From the album review below, list every track whose power the reviewer says makes up for the tracks that don't resonate.

* **Provided passage**:
# # # # # # #
Well… it sure is the closest they’ve come in a while. And a lot of it has to do with the album’s theme. 1755 focuses around The Great Lisbon Earthquake of 1755—a devastating earthquake that hit the coast of Lisbon on All Saint’s Day, parting the sea and exposing the ocean floor before it unleashed walls of water over the city. And what wasn’t destroyed by the tsunami fell victim to five horrifying days of fire. Musically, 1755 is an album best enjoyed in its entirety—much like the band’s old material and less like the past few outings. On top of the unique concept, 1755 is also entirely in Portuguese—something the band has never done before. If anything, you can tell this new record means a lot to them.
Right away, opener “Em Nome do Medo” proves the need to settle into 1755. Though it opens up with a classic Moonspell vibe, this song (like the others) can’t exist outside the whole of the album. After Ribeiro’s haunting whispers and orchestration fill your heart with impending doom, it transitions to a title track full of Rotting Christ-like staccato riffs and a plethora of lush choirs. Midway through, the band lets loose a fine selection of folkish elements and instrumentation that ties the music to its story. Orphaned Land-like, this incorporation pulls you deeper into the history lesson and lends its weight to the song’s earthshaking build.
“Ruinas” has the chugging plod of the title track, chopping vocals and piano licks, and thick melodic layers that make it one of the best on the album. And “Todos os Santos” ain’t far behind—stretching its wings to incorporate the orchestral flourishes of the opener and borrowing the unforgettable moments of “Ruinas.” In front and behind these two top tracks, you’ll find “In Tremor Dei,” “Desastre,” “Abanão” and “Evento,” respectively. “In Tremor Dei” is a passionate piece that incorporates the crooning of Paulo Bragança and heart-wrenching keys, while the latter three keep up a heavy Moonspell pace—in particular, the crushing, headbangable “Desastre” and “Abanão.” All have those emotional elements that are as common to a Moonspell song as a beer is to a pizza lunch; spreading out massive choirs and orchestration across every surface of the album.
Between the heavy, the emotional, the orchestral, and the devastating, lie two oddities. The first is the upbeat and hopeful “1 de Novembro” and the second is the closing Os Paralamas do Sucesso cover. The former is an odd piece that showcases a combination of punkish Ribeiro spitting and thick choir support that quickly separates itself from the rest of the record. Like Extinct‘s “The Last of Us,” “1 de Novembro” is the album’s black sheep—standing innocently in the middle of the herd, waiting to meet your gaze. The latter is made to match the vibe of the album, but this interesting manipulation of Paralamas‘ “Lanterna do Afogados” can’t help but sound out of place.
That said, 1755 is another quality outing from Moonspell. The concept is engaging and there is plenty of gothy emotion throughout the album. Though every track doesn’t resonate, the power behind “1755,” “Ruinas,” “In Tremor Dei,” and “Todos os Santos” make up for it. For those that adore the stand-alone pieces of albums like Night Eternal, you might not appreciate 1755. For those that have been craving a fuller, more textured outing, 1755 might relieve an itch. For me, there is still something missing but, though it’s taken a few spins to absorb, the character is there and 1755 is yet another quality Moonspell release.
# # # # # # #
* **Given information**:
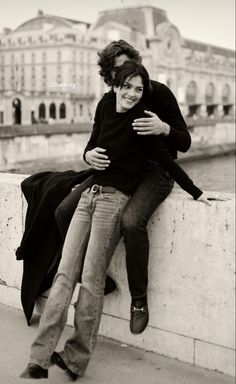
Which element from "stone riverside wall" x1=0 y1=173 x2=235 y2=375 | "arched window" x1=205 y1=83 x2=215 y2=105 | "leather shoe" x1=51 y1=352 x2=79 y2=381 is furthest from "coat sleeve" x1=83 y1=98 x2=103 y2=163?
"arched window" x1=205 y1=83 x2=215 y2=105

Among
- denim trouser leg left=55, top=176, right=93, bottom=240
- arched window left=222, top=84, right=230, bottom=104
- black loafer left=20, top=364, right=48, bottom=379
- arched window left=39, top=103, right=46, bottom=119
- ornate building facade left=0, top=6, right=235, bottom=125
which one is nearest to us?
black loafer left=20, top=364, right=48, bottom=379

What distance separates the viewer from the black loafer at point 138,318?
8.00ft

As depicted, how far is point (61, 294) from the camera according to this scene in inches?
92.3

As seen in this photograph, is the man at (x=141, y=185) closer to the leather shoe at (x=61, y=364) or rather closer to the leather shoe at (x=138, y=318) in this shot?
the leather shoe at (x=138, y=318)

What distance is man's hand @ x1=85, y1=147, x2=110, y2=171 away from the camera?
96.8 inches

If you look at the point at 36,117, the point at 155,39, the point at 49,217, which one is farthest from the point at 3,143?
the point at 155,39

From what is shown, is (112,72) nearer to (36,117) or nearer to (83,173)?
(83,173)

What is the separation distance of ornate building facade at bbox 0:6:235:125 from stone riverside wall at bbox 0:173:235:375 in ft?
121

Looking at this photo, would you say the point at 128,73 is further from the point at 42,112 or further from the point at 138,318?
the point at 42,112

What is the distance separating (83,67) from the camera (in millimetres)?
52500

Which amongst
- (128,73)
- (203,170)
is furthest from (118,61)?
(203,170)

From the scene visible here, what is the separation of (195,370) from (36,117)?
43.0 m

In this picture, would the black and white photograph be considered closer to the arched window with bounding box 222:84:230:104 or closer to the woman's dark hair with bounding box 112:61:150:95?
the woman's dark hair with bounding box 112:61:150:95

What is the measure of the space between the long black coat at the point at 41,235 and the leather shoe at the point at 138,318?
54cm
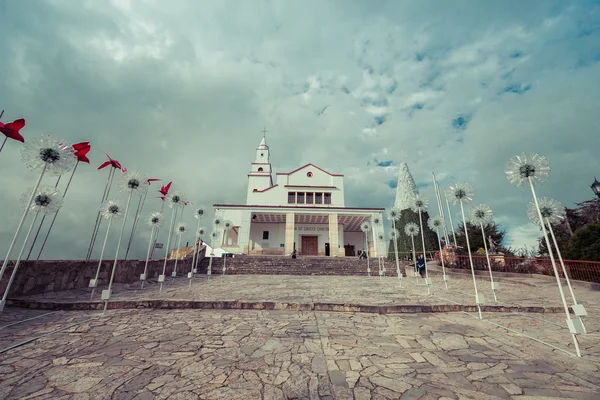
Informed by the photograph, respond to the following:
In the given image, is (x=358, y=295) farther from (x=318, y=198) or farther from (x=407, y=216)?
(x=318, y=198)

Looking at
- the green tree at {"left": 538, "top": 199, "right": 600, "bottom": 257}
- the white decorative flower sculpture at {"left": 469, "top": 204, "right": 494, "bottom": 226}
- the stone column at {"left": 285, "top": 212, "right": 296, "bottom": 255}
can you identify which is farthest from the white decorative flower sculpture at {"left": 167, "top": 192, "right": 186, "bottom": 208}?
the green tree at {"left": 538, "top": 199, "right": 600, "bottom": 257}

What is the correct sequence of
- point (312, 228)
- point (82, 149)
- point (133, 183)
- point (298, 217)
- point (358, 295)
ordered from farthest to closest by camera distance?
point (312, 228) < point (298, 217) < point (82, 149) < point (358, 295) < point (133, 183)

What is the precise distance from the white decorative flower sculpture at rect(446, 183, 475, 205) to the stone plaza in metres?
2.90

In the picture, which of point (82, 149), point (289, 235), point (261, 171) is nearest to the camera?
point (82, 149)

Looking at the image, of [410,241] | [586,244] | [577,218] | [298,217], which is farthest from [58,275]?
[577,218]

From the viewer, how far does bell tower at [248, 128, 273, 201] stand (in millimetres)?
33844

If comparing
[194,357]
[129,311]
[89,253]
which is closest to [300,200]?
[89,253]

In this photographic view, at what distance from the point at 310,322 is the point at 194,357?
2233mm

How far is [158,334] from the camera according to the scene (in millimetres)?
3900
# # # # # # #
* **Reply to the exercise**:
"1755," "Ruinas," "In Tremor Dei," and "Todos os Santos"